**GIVEN PROBLEM**. Please duplicate these lines exactly as they appear.

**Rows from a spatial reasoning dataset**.
■ ■ ■

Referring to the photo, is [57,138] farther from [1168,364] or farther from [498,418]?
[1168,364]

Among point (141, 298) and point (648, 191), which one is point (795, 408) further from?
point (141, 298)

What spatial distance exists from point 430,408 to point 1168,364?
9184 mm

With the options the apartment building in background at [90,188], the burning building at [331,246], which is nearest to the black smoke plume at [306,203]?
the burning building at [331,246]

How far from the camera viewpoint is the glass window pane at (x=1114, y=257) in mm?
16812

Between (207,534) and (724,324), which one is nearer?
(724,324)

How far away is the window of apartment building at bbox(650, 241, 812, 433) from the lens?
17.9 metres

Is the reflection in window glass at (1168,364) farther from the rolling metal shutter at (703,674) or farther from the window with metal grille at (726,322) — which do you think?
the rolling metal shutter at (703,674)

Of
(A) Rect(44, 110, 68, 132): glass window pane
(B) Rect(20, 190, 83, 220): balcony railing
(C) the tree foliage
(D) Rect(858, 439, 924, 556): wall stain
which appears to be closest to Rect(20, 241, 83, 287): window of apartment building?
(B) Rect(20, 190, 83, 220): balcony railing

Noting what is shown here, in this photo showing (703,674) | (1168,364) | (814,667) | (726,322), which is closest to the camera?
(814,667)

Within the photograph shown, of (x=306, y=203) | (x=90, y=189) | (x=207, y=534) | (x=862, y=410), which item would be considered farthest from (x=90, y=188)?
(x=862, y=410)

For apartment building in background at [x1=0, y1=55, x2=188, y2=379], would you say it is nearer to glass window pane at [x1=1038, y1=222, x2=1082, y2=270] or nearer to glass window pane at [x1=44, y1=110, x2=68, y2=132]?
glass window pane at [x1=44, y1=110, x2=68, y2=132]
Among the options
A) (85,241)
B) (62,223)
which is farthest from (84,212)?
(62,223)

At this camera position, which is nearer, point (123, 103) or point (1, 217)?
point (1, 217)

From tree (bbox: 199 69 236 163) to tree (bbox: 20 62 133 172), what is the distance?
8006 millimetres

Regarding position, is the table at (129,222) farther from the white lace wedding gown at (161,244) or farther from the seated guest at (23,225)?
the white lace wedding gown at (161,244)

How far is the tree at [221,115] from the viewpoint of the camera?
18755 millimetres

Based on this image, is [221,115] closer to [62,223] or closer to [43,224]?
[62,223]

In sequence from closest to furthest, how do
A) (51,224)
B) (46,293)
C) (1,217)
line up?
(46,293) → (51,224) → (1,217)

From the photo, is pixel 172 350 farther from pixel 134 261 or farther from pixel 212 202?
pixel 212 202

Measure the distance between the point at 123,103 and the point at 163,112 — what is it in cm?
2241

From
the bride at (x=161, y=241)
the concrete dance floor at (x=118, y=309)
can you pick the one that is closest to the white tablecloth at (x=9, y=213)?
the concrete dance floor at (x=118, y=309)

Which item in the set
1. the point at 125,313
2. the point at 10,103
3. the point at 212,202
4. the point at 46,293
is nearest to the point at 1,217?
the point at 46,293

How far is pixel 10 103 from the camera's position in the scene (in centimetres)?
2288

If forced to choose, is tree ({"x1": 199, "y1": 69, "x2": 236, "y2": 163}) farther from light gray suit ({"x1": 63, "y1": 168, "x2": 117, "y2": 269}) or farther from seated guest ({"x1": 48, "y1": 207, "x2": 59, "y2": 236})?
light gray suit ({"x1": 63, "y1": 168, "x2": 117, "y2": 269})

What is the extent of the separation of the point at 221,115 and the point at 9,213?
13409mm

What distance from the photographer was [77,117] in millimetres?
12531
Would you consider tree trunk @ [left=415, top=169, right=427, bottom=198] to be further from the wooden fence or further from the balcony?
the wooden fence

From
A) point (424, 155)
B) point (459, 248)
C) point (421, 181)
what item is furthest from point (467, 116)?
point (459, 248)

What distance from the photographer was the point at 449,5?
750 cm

■ ■ ■

**SOLUTION FOR THIS EXERCISE**.
Referring to the photo, is [57,138] farther from [1168,364] or farther from [498,418]?
[1168,364]

Among point (141, 298) and point (648, 191), which one is point (795, 408) further from?
point (141, 298)

What spatial distance exists from point 430,408 to point 1168,364?
9184 mm

With the options the apartment building in background at [90,188], the burning building at [331,246], which is nearest to the black smoke plume at [306,203]?
the burning building at [331,246]

How far from the camera viewpoint is the glass window pane at (x=1114, y=257) in mm?
16812

Between (207,534) and (724,324), which one is nearer?
(724,324)

How far away is the window of apartment building at bbox(650, 241, 812, 433) from the lens?
17.9 metres

Is the reflection in window glass at (1168,364) farther from the rolling metal shutter at (703,674) or farther from the window with metal grille at (726,322) — which do you think?
the rolling metal shutter at (703,674)

Of
(A) Rect(44, 110, 68, 132): glass window pane
(B) Rect(20, 190, 83, 220): balcony railing
(C) the tree foliage
(D) Rect(858, 439, 924, 556): wall stain
which appears to be closest to Rect(20, 241, 83, 287): window of apartment building?
(B) Rect(20, 190, 83, 220): balcony railing

Noting what is shown here, in this photo showing (703,674) | (1168,364) | (814,667) | (726,322), which is closest to the camera?
(814,667)

Within the photograph shown, of (x=306, y=203) | (x=90, y=189) | (x=207, y=534) | (x=862, y=410), which item would be considered farthest from (x=90, y=188)?
(x=862, y=410)

For apartment building in background at [x1=0, y1=55, x2=188, y2=379], would you say it is nearer to glass window pane at [x1=1038, y1=222, x2=1082, y2=270] or nearer to glass window pane at [x1=44, y1=110, x2=68, y2=132]?
glass window pane at [x1=44, y1=110, x2=68, y2=132]
Among the options
A) (85,241)
B) (62,223)
which is farthest from (84,212)?
(62,223)

At this camera position, which is nearer, point (123, 103) or point (1, 217)?
point (1, 217)

From tree (bbox: 199 69 236 163) to tree (bbox: 20 62 133 172), what is the distance?
8006 millimetres

Regarding position, is the table at (129,222) farther from the white lace wedding gown at (161,244) or farther from the seated guest at (23,225)?
the white lace wedding gown at (161,244)

How far is the tree at [221,115] from the viewpoint of the camera?
18755 millimetres

Based on this image, is [221,115] closer to [62,223] or closer to [43,224]?
[62,223]

In sequence from closest to furthest, how do
A) (51,224)
B) (46,293)
C) (1,217)
line up?
(46,293) → (51,224) → (1,217)

From the photo, is pixel 172 350 farther from pixel 134 261 or farther from pixel 212 202?
pixel 212 202

Measure the distance between the point at 123,103 and the point at 163,112 — what is it in cm?
2241

From
the bride at (x=161, y=241)
the concrete dance floor at (x=118, y=309)
can you pick the one that is closest to the white tablecloth at (x=9, y=213)?
the concrete dance floor at (x=118, y=309)

Which item in the set
1. the point at 125,313
2. the point at 10,103
3. the point at 212,202
4. the point at 46,293
is nearest to the point at 1,217?
the point at 46,293

How far is pixel 10 103 from the camera's position in the scene (in centimetres)?
2288

If forced to choose, is tree ({"x1": 199, "y1": 69, "x2": 236, "y2": 163}) farther from light gray suit ({"x1": 63, "y1": 168, "x2": 117, "y2": 269}) or farther from seated guest ({"x1": 48, "y1": 207, "x2": 59, "y2": 236})?
light gray suit ({"x1": 63, "y1": 168, "x2": 117, "y2": 269})

What is the extent of the separation of the point at 221,115 and the point at 9,213?
13409mm

What distance from the photographer was [77,117] in millimetres?
12531
Would you consider tree trunk @ [left=415, top=169, right=427, bottom=198] to be further from the wooden fence or further from the balcony?
the wooden fence

From
A) point (424, 155)
B) point (459, 248)
C) point (421, 181)
what item is furthest from point (467, 116)?
point (459, 248)

What distance from the photographer was the point at 449,5?
750 cm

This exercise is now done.